Rehberlik servisini kısaca okullarda, üniversitelerin eğitim fakültesinin “Rehberlik ve Psikolojik Danışmanlık” bölümünden mezun olan kişilerin görevini sürdüğü yer olarak tanımlayabiliriz. Öğrencilerin bilgi, beceri geliştirme veya olası sorunlarının çözümü için bir araç olarak da düşünülebilir. Peki eğitim sistemimizde Rehberlik Servisine bakış açısı nasıl?
Eğitim sistemimizde öğrenciler genelden farklı, aykırı ya da sorun çıkartıcı davrandığında öğretmenler ya da kurum yöneticileri tarafından rehberlik servisine gönderilir. Psikolojik danışman tarafından burada bir ya da iki görüşme ile bunun halledilmesi beklenir. Problem çözülemediğinde ise öğrenci tekrar buraya getirilir. Bu döngüye bakacak olursak rehberlik servisi, öğrenciler için farklı davrandıklarında zorla gönderildikleri bir yer olarak tanımlanıyor. Hatta çok aykırı davrandıklarında buranın ceza olarak gönderildikleri yer düşüncesi onlara empoze ettiriliyor. Bu sebeple dönem başında öğrenci, öğretmen ve veliler için rehberlik servisinin görev ve sorumlulukları anlatılacak seminerler düzenlenebilir. Bu sayede öğrenciler rehberlik servisini tanıma imkanı sağlayabilir ve burada ne yapabileceklerini ne için gelebileceklerini öğrenebilir. Rehberlik servisi ceza yeri, psikolojik danışman ise ceza verici konumundan bu şekilde kurtulabilir.

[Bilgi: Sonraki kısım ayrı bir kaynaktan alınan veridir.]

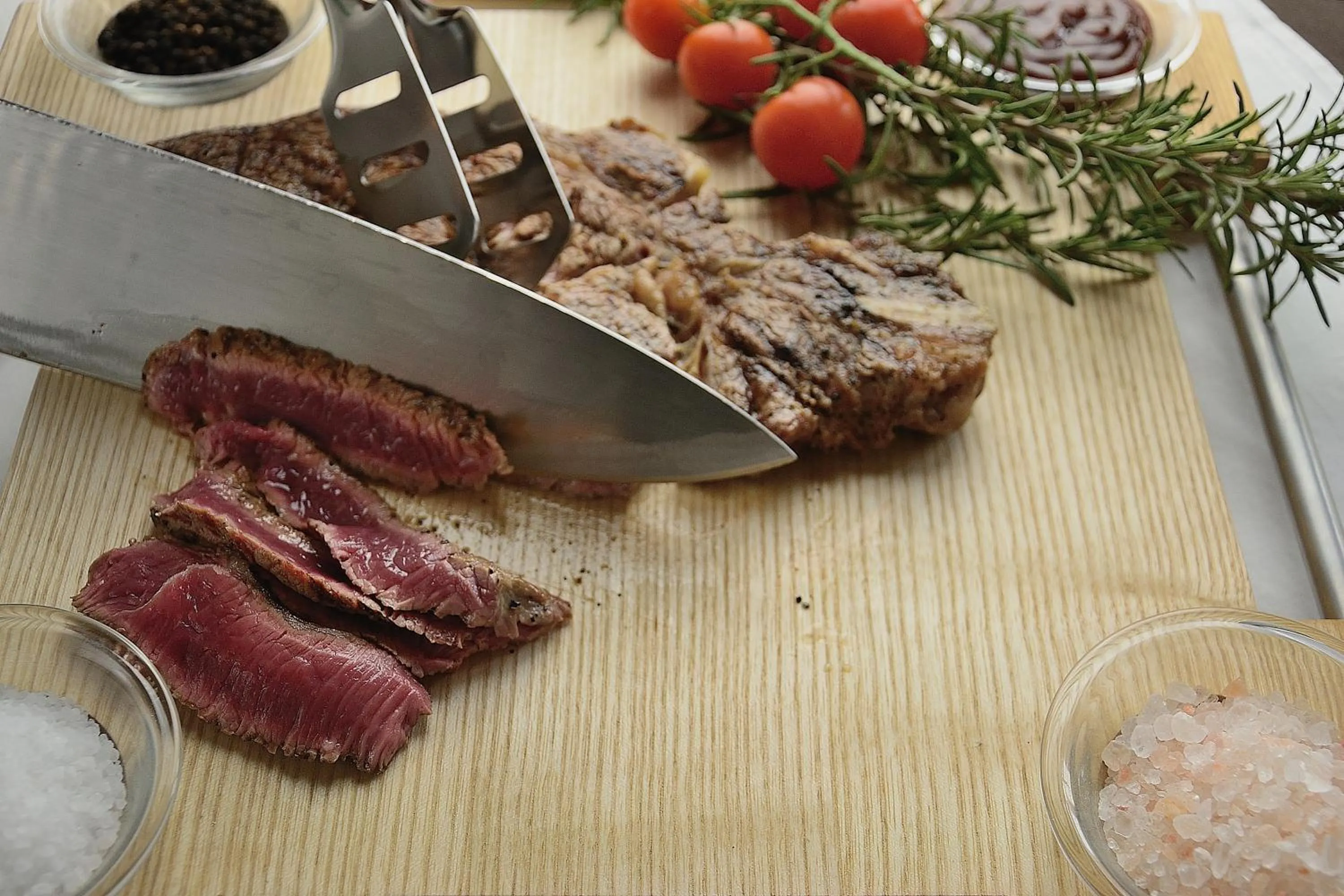 Food close-up in Locanda Divinis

Ayrıca rehberlik servisinin sadece sorun olduğu zamanlarda etkinlik, seminer düzenleyen bir yer olmadığı da bilinmelidir. Psikolojik danışmanların da desteği ile rehberlik servisleri “problem çözüm merkezinden” çok “problemin ortaya çıkmasını önleme” üzerine odaklanırsa öğrenciler için de bu kadar korkutucu bir yer olarak benimsenmez. Koruyucu ve önleyici programlar her zaman sorun oluştuktan sonra yapılan danışma ve programlardan daha etkili olmaktadır. Bu nedenle özellikle eğitim kurumları sorun olmayan yere dokunma, eğer karşına bir problem çıkarsa o zaman ilgilenirsin gibi bir algı yerine sorun oluşmadan önce önlemek şeklinde bir algı benimsenmelidir.
Öğrenciler tarafından bir diğer yanlış algı ise, rehberlik servisine gelerek paylaştıkları her konunun ailesi ile paylaşılacağını düşünmeleri olmakta. Gizliliğin korunmayacağını düşünen öğrenciler haklı olarak bir sorun yaşadıklarında paylaşmak için rehber öğretmenleri tercih etmiyorlar. Peki gizlilik öğrencilere nasıl anlatılmalı?
Öğrenciye gizliliği ifade eden durumlar ifade edilir. Çocuk ona zarar veren, onun için tehlikeli bir durumda ailesine haber verileceğini bilmeli. Ama bu demek değil ki öğrenci ile rehber öğretmen arasında körü körüne bir gizlilik olacak. Okul ya da toplum düzenini, öğrencinin yaşamını tehlikeye atacak bir durumda ilgili birimler ile paylaşmanın zorunluluk olduğu bildirilmelidir.
Nitekim rehber öğretmenlerin çoğu zaman bu söyleneni yapacak kadar vakitleri olmayabiliyor. Öğrenciler ile bire bir ilgilenmek, her öğrencinin sorunu ya da sıkıntısı ile ayrı ayrı konuşmak ve düzenli aralıklarla görüşme yapmak dönem içerisinde zaman açısından çok mümkün olmamakla beraber en iyi çözüm önerisi daha çok grup etkinlikleri düzenlemek olabilir. Benzer sorunları içeren gruplar ya da benzer sıkıntıları olan yaş dönemleri gibi öğrenciler gruplanarak etkinliklere dahil edilebilir.
Yeter ki rehberlik servisinin korkulacak bir yer olmadığını ve buraya gelmenin kendilerini kazanmada bir adım olacağını hissettirebilelim. Ve çok gülelim. Unutmayalım ki hayattan beklentisi olan, istekli ve güler yüzlü nesiller ancak bilgili, deneyimli, istekli ve güler yüzlü öğretmenler tarafından yetiştirilebilir.